Die Aktualität feministischer Kämpfe

Interview mit Josette Trat (aus DEBATTE Nr. 5, Januar 2003)


Inwiefern werden Frauen heutzutage in den Ländern des Zentrums unterdrückt, wie äussert sich diese Unterdrückung ?

Die Unterdrückung der Frauen tritt insbesondere bei den zahlreichen Diskriminierungen in der Arbeitswelt klar zutage : Lohnungleichheit, erhöhte Erwerbslosigkeit, stärkere Prekarisierung der Frauen, fehlender Zugang zu Qualifikation. Auch im sozialen Leben ist die Unterdrückung der Frauen sichtbar : im Rahmen der Familie tragen Frauen weiterhin den grössten Teil der Haus- und Erziehungsarbeit. Auch werden Frauen generell aus der politischen und gewerkschaftlichen Sphäre ausgegrenzt. Auch die Schwierigkeit, Beruf und politische Tätigkeit mit der Haus- und Erziehungsarbeit zu vereinbaren, zeugt von der fortbestehenden Diskriminierung der Frauen. Und obwohl es bezüglich Selbstbestimmung der Frauen über ihren Körper, ihre Mutterschaft und ihre Sexualität gewisse Fortschritte gibt, wird das Recht der Frauen auf Kontrolle des eigenen Körpers in der Praxis immer noch in Frage gestellt. In Frankreich wirkt sich zudem die Pornographie sehr stark aus. Es fragt sich, wie früh männliche Jugendliche die in der Pornographie dargestellten Beziehungsmuster zwischen Frauen und Männern aufnehmen. Diese Muster sind das genaue Gegenteil dessen, was die Frauenbewegungen als Ziele formuliert hatten : Recht auf Lust für Frauen wie für Männer, Abschaffung von gewaltgeprägten Beziehungsformen… Als übersteigerter Ausdruck von Frauenfeindlichkeit stellt die Pornographie eine bestimmte Form der Gewalt dar, nämlich die Vorstellung, dass sexuelle Lust selbst für Frauen in solch vollständig von einer aggressiven Männlichkeit geprägten Beziehungen möglich ist. Heute werden die Auswirkungen solcher Darstellungen spürbar. Es gibt keine direkte Kontinuität zwischen Video- oder Fernsehbildern und den Verhaltensweisen männlicher Jugendlicher. Jedoch sind diese Darstellungen nicht neutral für die Vorstellung der Jugendlichen über Liebesbeziehungen mit Frauen. Gewalt ist klar ein Ausdruck der Unterdrückung von Frauen. Untersuchungen in Frankreich und auf internationaler Ebene zeigen, dass Gewalt nicht zurückgeht und innerhalb der Familie weiterhin eine prägende Realität darstellt.
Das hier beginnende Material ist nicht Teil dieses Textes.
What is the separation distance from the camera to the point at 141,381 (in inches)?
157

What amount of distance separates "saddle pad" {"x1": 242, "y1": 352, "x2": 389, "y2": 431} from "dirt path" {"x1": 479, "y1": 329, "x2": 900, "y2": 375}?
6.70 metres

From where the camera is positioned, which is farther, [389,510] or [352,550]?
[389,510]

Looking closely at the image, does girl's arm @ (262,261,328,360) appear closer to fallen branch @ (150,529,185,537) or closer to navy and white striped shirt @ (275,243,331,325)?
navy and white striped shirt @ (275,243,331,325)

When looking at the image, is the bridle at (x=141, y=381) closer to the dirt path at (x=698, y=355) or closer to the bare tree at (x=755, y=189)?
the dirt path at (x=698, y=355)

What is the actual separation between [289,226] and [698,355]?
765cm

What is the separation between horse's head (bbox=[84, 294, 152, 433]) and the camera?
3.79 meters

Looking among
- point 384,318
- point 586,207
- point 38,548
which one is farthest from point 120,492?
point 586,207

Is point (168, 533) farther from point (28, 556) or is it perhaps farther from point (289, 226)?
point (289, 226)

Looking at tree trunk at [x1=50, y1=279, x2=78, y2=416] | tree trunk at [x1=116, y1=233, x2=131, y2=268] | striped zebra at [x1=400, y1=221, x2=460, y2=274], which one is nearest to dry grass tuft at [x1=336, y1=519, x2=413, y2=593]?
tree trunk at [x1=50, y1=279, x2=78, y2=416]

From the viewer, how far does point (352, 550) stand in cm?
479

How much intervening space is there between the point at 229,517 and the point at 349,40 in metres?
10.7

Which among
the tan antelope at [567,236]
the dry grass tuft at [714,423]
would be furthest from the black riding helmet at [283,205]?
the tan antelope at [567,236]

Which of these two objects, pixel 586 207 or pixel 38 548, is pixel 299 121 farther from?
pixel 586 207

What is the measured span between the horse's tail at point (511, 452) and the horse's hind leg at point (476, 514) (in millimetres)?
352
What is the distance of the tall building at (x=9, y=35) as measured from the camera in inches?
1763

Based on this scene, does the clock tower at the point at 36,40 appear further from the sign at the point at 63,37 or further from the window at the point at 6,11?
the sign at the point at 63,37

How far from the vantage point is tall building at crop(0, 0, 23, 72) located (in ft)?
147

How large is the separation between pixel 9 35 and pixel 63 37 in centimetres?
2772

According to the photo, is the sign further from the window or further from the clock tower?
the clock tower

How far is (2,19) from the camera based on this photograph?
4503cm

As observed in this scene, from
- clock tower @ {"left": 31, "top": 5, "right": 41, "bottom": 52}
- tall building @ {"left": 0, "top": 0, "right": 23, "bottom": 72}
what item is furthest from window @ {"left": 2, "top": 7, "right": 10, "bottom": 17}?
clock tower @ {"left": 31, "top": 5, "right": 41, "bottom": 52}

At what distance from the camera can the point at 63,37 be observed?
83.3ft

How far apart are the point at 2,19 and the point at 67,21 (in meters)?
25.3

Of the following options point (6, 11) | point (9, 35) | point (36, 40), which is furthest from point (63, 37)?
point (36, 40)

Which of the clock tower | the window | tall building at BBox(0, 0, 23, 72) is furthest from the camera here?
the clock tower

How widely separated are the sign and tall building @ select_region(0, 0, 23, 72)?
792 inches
Die Unterdrückung der Frauen darf nicht nur als Ansammlung von Diskriminierungen und Ungleichheiten analysiert werden. Frauenunterdrückung muss als eigentliches System verstanden werden, das mit überdauernden Machtverhältnissen zwischen Frauen und Männern zu tun hat, dies im Rahmen einer von ungleichen sozialen Verhältnissen geprägten Gesellschaft. Die Geschlechterverhältnisse sind mit den gesellschaftlichen Verhältnissen zwischen Klassen und Ethnien verschränkt, welche die Unterwerfung der Lohnabhängigen, der ausländischen Arbeitenden in der Gesellschaft aufrechterhalten.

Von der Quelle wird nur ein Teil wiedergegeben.